** Zu lösende Aufgaben **
a – Wiederholen Sie aus dem Textabschnitt zur Theater- und Orchesterpauschale den Wortlaut zwischen „Die Theater- und“ und „faire Beschäftigungsbedingungen zusammengehören.“, beide eingeschlossen.
b – Welche Funktion hat Julia Hofmann laut dem Textabschnitt zur Theater- und Orchesterpauschale?

** Textabschnitt **
»»

Die Theater- und Orchesterpauschale ist ein fester Landeszuschuss für die kommunalen Theater- und Orchesterstrukturen in Brandenburg. Ein höherer Betrag verbessert nicht automatisch die Arbeitsbedingungen, kann aber mehr Planungssicherheit schaffen und tarifliche Lösungen wieder in Reichweite bringen.

UNISONO ordnet die angekündigte Erhöhung deshalb als kulturpolitisches Signal ein. Aus Sicht der Organisation sollten öffentliche Mittel und faire Beschäftigungsbedingungen zusammengehören.

„Eine verlässliche öffentliche Finanzierung muss sich auch in fairen, tariflich abgesicherten Arbeitsbedingungen widerspiegeln.“

So begründet Julia Hofmann, Geschäftsführerin von UNISONO, die Forderung nach einer Rückkehr in den TVK. Für Beschäftigte im Kulturbereich geht es dabei nicht um eine abstrakte Tariffrage, sondern um verlässliche Gehälter, klare Regeln und mehr Planbarkeit im Arbeitsalltag.

««

** Gezeigtes Material **
»»

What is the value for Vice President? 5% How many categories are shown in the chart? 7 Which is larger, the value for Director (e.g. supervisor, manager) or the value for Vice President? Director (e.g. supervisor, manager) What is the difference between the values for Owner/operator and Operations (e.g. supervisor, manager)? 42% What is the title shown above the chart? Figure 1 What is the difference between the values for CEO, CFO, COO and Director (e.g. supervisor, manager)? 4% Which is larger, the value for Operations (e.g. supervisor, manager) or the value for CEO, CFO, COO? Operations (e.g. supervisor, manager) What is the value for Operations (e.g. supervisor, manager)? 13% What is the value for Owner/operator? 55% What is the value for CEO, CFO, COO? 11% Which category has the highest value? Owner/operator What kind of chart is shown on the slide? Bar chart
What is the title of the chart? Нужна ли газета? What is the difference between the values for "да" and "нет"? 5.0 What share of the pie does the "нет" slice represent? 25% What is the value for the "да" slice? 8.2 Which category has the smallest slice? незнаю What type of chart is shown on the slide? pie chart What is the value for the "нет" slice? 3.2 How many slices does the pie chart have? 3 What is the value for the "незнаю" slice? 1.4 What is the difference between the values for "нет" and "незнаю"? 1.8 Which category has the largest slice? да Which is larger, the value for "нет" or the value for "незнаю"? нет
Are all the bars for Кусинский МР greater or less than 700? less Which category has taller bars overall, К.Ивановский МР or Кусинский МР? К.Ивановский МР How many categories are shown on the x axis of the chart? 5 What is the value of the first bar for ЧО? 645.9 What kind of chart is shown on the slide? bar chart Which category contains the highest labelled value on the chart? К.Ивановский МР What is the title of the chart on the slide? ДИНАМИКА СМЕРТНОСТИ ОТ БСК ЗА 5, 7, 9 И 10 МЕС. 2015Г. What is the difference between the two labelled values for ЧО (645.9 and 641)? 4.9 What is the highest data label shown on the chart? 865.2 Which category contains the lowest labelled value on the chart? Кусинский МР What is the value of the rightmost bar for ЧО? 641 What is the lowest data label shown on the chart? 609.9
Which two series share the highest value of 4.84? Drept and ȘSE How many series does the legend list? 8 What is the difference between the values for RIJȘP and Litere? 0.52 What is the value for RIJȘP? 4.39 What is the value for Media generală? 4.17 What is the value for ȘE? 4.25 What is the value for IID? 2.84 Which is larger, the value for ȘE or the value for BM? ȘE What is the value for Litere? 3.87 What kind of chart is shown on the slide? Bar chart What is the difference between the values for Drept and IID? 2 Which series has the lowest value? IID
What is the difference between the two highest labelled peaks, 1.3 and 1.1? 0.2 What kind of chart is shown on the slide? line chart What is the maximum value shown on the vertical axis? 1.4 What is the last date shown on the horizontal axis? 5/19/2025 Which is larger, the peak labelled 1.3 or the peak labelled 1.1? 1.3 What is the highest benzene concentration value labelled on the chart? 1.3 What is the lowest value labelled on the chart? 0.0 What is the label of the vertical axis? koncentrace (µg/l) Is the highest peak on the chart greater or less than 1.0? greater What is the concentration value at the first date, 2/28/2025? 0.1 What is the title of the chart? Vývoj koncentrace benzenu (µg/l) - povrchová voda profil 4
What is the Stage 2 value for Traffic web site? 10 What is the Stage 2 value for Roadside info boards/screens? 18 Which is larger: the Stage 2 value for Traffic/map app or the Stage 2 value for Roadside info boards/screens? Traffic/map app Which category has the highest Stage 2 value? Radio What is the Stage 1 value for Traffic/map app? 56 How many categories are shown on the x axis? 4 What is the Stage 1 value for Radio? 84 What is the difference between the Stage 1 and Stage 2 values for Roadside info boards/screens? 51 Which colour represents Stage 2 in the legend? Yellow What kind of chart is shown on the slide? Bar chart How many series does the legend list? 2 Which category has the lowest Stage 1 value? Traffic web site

««

** Lösungen **
a –
Die Theater- und Orchesterpauschale ist ein fester Landeszuschuss für die kommunalen Theater- und Orchesterstrukturen in Brandenburg. Ein höherer Betrag verbessert nicht automatisch die Arbeitsbedingungen, kann aber mehr Planungssicherheit schaffen und tarifliche Lösungen wieder in Reichweite bringen.

UNISONO ordnet die angekündigte Erhöhung deshalb als kulturpolitisches Signal ein. Aus Sicht der Organisation sollten öffentliche Mittel und faire Beschäftigungsbedingungen zusammengehören.

b – Sie ist Geschäftsführerin von UNISONO.